Thursday, June 12, 2008

Sweaty....like me

Isabelle is a sweaty little peanut....literally her head is soaked 70% of the time. Now, if you know me at all you know that I too am pretty sweaty...but activities such as eating and sleeping do not usually get me wet-unlike her. I think she gets some of if from Nate...but oh dear if she already sweats that much wait until she hits puberty. Today is a hot day and we are both sweating. I spent the morning going out to breakfast/lunch with Nate to my favorite Egg Harbor. Cheese omelette with a side of sour cream and bottomless coffee. Sitting and eating that across from Nate and Isabelle really is a dream morning. He spoils me. I love that feeling of being known at the places you eat. For some strange reason it gives me a feeling of belonging when I come into a resturant and I do not have to open my mouth to order-they just know what I want. Why? Who knows-but I love it.

I wish I knew how to sew better...actually I take that back. I wish I had more time to do all that I want artistically. I am not complaining keep in mind because really I spend a few hours a day doing what I want in the art department of my house-but to be really trained in it would be amazing.

I need more cute lounging mom clothes. I have this skin tight pair of capri grey leggins-which do not look so bad I must admit...but I really think I have worn them for about 5 days now:( I love clothes-but feel like I never want to waste a cute outfit on just sitting around the house with Isabelle. That is why I need cute loungy clothes that make me look cute even if it is just little Belle and me.

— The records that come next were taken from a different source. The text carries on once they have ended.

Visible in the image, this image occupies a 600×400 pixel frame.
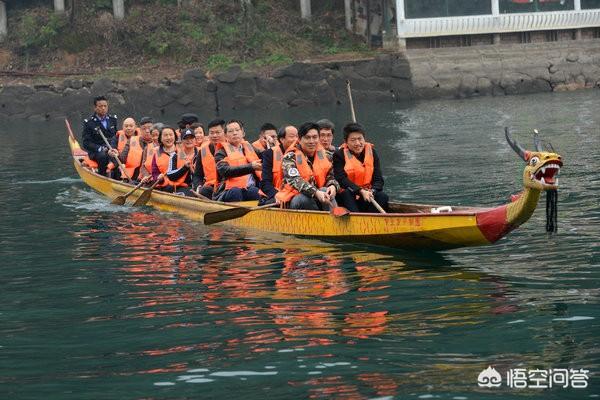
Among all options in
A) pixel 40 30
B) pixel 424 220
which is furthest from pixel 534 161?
pixel 40 30

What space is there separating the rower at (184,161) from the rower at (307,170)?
3.91 meters

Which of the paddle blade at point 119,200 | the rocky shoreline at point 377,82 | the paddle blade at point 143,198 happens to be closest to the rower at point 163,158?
the paddle blade at point 143,198

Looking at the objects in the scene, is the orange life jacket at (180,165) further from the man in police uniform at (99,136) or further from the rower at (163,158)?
the man in police uniform at (99,136)

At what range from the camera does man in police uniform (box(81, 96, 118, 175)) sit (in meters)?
20.9

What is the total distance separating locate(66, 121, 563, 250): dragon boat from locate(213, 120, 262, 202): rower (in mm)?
367

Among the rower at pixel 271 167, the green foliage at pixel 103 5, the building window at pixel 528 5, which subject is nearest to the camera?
the rower at pixel 271 167

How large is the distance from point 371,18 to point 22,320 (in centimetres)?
3064

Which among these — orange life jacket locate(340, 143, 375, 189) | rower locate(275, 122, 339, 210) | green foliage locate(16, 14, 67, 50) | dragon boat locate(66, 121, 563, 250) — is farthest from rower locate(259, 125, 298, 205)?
green foliage locate(16, 14, 67, 50)

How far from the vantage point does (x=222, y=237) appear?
14766mm

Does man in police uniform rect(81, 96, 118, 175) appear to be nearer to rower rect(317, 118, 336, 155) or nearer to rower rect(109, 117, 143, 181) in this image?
rower rect(109, 117, 143, 181)

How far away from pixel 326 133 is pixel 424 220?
2.40 metres

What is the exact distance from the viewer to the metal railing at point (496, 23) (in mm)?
37594

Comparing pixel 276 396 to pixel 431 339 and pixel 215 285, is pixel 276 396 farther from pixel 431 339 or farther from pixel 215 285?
pixel 215 285

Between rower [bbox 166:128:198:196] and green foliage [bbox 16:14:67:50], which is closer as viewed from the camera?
rower [bbox 166:128:198:196]
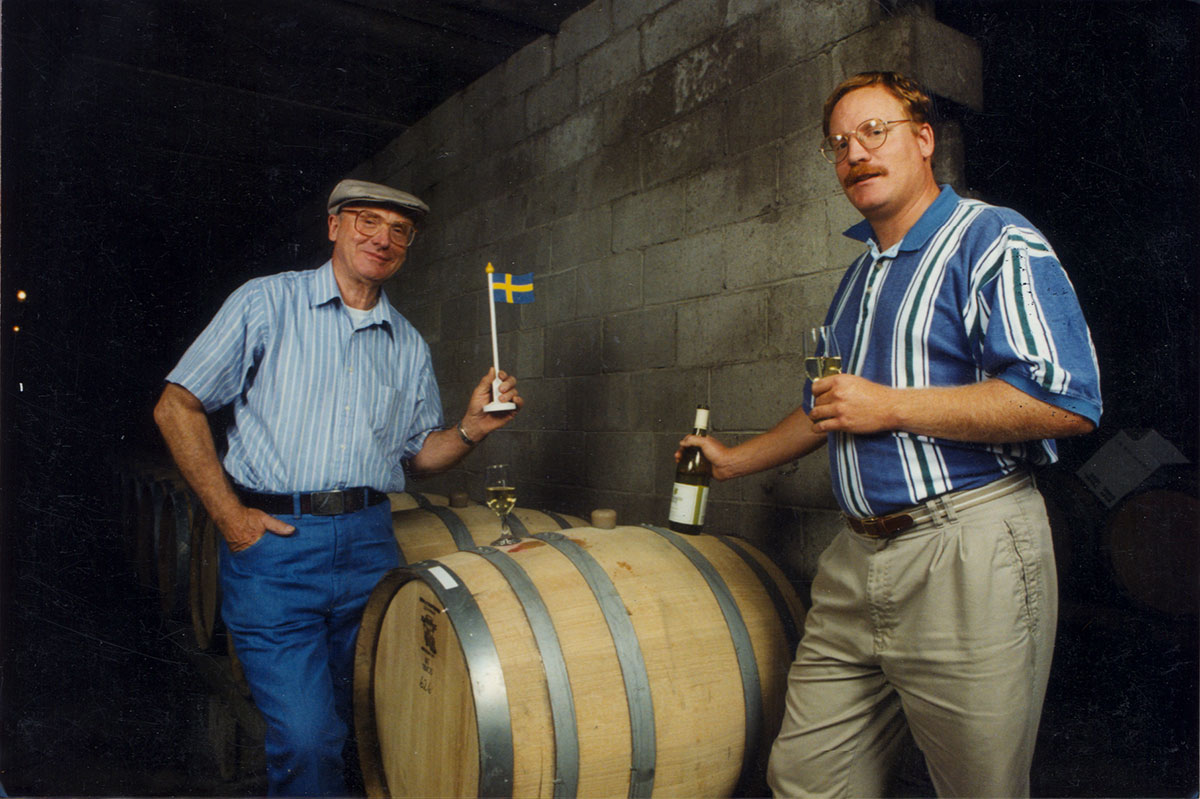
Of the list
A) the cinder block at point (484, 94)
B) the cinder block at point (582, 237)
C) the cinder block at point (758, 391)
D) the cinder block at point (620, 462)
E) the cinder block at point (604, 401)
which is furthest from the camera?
the cinder block at point (484, 94)

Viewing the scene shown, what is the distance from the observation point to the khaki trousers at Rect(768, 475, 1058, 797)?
4.74 ft

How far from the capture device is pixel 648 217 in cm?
339

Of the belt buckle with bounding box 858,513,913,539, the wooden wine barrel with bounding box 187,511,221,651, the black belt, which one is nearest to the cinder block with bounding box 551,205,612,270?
the black belt

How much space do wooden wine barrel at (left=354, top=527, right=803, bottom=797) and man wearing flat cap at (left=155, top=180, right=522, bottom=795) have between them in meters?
0.20

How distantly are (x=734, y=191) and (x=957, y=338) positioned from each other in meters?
1.59

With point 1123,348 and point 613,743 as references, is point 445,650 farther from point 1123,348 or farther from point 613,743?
point 1123,348

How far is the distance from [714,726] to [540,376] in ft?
8.47

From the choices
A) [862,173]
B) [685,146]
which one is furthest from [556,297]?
[862,173]

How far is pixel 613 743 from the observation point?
67.7 inches

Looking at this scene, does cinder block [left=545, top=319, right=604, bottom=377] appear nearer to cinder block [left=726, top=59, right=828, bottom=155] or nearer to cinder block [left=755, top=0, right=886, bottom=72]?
cinder block [left=726, top=59, right=828, bottom=155]

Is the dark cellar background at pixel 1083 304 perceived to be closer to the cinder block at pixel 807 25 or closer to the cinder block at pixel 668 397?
the cinder block at pixel 807 25

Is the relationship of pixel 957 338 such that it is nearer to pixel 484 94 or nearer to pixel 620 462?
pixel 620 462

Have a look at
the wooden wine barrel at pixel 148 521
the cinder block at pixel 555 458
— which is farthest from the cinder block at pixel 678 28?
the wooden wine barrel at pixel 148 521

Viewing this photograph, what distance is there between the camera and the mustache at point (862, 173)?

I am thrilled with progress...I am now 5 pounds away from what I weight before I had Isabelle. Not bad for a girl that gained 69 pounds while pregnant:) No shame...everyone has a baby differently and DON'T YOU FORGET IT LADIES!!! and gentlemen for that matter. But if feels good to be in my old body again. It just was getting too foreign to feel like it was not my body anymore. I think the running has helped even mentally to feel like myself. I do not know how people that have accidents or are going through recovery and cannot physically do what they use to survive. It was interesting to discover just how much of what we are able to do physically defines who we see ourselves as. I do not mean entirely that is where my identity comes from-but I mean before I had Isa I could run a good amount (a ran a mini-marathan ya know) and then afterwards it was like murder to try to get it all moving. So I feel alive and refreshed when I can let my body do what it is use to being able to do. With all that said I am finished with this blog....but thanks to my readers-you know I love you all...and I love comments!!
High Point:Going out to Egg Harbor with Nate and Isabelle this morning...the coffee was especially delicious because I had deprived myself until then:)
Low Point: Molly-Grace's addresses she wanted done...not the most fun or efficient project

3 comments:

Catie said...

WAY TO GO ABS FOR LOSING MOST OF YOUR "BABY WEIGHT"!!!! That is awesome! I am trying to lose some of my "no, I didn't have a baby just gained a few pounds weight" and it is hard work. But i hear you on the runnig thing - i have a new love for running too.

Anonymous said...

Hey! I love reading your blog...it makes me happy and reminds me of Taylor. You are an inspiration in the running/lose weight department! I haven't even had a child and i need to go exercise and loose weight (I guess it's somewhere around 22 that you can no longer eat anything you want and sit around and still fit in little clothes!)...have a wonderful day!

Blomgrens said...

I love the way you write about your life! I feel you on the lounging clothes... I want to feel cute but don't want to "waste" an outfit on being home! Also, we have an Egg Harbor near our new house and I've never been... maybe we'll have to stop by there!? Love you. P.S. Congrats on losing the weight!